REQUIRED WORK: Copy out every record below with complete accuracy.

PROVIDED DATA:

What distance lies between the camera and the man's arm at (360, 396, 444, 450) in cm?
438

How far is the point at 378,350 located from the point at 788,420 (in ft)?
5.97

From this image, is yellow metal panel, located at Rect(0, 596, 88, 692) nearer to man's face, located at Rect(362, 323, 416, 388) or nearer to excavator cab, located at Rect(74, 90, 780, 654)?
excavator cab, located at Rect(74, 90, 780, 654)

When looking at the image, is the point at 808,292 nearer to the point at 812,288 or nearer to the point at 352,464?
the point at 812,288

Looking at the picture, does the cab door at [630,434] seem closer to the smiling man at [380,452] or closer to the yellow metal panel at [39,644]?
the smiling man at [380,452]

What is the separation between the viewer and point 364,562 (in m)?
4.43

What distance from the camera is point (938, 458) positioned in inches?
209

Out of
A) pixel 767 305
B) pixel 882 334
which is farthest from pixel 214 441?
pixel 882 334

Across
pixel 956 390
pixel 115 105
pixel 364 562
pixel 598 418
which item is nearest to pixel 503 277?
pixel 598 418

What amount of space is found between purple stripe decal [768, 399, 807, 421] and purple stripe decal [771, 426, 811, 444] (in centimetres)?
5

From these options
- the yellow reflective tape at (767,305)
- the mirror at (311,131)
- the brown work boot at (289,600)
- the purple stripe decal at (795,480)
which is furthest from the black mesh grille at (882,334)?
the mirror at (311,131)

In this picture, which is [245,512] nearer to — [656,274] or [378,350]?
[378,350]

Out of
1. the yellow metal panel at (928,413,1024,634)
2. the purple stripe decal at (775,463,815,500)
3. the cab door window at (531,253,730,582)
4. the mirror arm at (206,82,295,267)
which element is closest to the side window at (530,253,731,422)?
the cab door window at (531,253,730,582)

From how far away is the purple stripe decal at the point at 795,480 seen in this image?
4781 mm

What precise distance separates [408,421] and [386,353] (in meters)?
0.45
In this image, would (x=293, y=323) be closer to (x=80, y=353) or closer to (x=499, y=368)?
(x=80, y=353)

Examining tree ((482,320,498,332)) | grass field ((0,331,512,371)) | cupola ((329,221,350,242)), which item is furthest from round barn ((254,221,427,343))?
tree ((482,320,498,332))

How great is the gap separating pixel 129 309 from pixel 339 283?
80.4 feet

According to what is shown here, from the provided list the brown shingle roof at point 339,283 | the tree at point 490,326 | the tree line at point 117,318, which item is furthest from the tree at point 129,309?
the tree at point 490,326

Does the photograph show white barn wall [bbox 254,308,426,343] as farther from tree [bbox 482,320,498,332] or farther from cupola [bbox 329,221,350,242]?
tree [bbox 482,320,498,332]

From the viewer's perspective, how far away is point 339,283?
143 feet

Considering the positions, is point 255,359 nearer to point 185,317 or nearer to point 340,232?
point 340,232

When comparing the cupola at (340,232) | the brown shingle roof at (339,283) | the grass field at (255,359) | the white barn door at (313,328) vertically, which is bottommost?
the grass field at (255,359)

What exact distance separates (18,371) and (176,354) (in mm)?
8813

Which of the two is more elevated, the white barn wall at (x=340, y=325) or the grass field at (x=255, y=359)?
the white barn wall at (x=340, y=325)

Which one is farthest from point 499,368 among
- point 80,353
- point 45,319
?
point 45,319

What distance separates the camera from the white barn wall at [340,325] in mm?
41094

FULL ANSWER:
What distance lies between the camera and the man's arm at (360, 396, 444, 450) in cm?
438

How far is the point at 378,350 located from the point at 788,420 (in ft)?
5.97

From this image, is yellow metal panel, located at Rect(0, 596, 88, 692) nearer to man's face, located at Rect(362, 323, 416, 388) or nearer to excavator cab, located at Rect(74, 90, 780, 654)?
excavator cab, located at Rect(74, 90, 780, 654)

When looking at the image, is the point at 808,292 nearer to the point at 812,288 or nearer to the point at 352,464?
the point at 812,288

Looking at the picture, does the cab door at [630,434] seem closer to the smiling man at [380,452] or closer to the yellow metal panel at [39,644]?
the smiling man at [380,452]

What is the separation between the viewer and point 364,562 (in m)?
4.43

What distance from the camera is point (938, 458) positioned in inches?
209

Out of
A) pixel 767 305
B) pixel 882 334
which is farthest from pixel 214 441?
pixel 882 334

Across
pixel 956 390
pixel 115 105
pixel 364 562
pixel 598 418
which item is nearest to pixel 503 277?
pixel 598 418

What amount of space is found between purple stripe decal [768, 399, 807, 421] and purple stripe decal [771, 426, 811, 444] (in centimetres)?
5

From these options
- the yellow reflective tape at (767,305)
- the mirror at (311,131)
- the brown work boot at (289,600)
- the purple stripe decal at (795,480)
which is furthest from the black mesh grille at (882,334)?
the mirror at (311,131)

In this picture, which is [245,512] nearer to — [656,274] or [378,350]?
[378,350]

Out of
1. the yellow metal panel at (928,413,1024,634)
2. the purple stripe decal at (775,463,815,500)
3. the cab door window at (531,253,730,582)
4. the mirror arm at (206,82,295,267)
which element is closest to the side window at (530,253,731,422)?
the cab door window at (531,253,730,582)

From how far away is the purple stripe decal at the point at 795,480 seen in this image?
4781 mm

What precise distance separates [408,421] and [386,353] (in meters)?
0.45
In this image, would (x=293, y=323) be closer to (x=80, y=353) or closer to (x=499, y=368)?
(x=80, y=353)

Examining tree ((482,320,498,332)) | grass field ((0,331,512,371)) | cupola ((329,221,350,242)), which item is furthest from round barn ((254,221,427,343))?
tree ((482,320,498,332))

How great is the gap separating pixel 129 309 from pixel 339 283?
80.4 feet

According to what is shown here, from the provided list the brown shingle roof at point 339,283 | the tree at point 490,326 | the tree line at point 117,318, which item is furthest from the tree at point 129,309?
the tree at point 490,326

Does the photograph show white barn wall [bbox 254,308,426,343] as farther from tree [bbox 482,320,498,332] or farther from cupola [bbox 329,221,350,242]?
tree [bbox 482,320,498,332]

From the viewer's perspective, how far away is point 339,283?
143 feet

Considering the positions, is point 255,359 nearer to point 185,317 or nearer to point 340,232?
point 340,232

When comparing the cupola at (340,232) | the brown shingle roof at (339,283) | the grass field at (255,359) | the white barn door at (313,328) vertically, which is bottommost?
the grass field at (255,359)

What exact distance separates (18,371) and (176,354) (in mm)?
8813

Which of the two is more elevated, the white barn wall at (x=340, y=325) or the grass field at (x=255, y=359)?
the white barn wall at (x=340, y=325)

Which one is farthest from point 499,368 among
- point 80,353
- point 45,319
?
point 45,319

What distance separates the camera from the white barn wall at [340,325] in mm?
41094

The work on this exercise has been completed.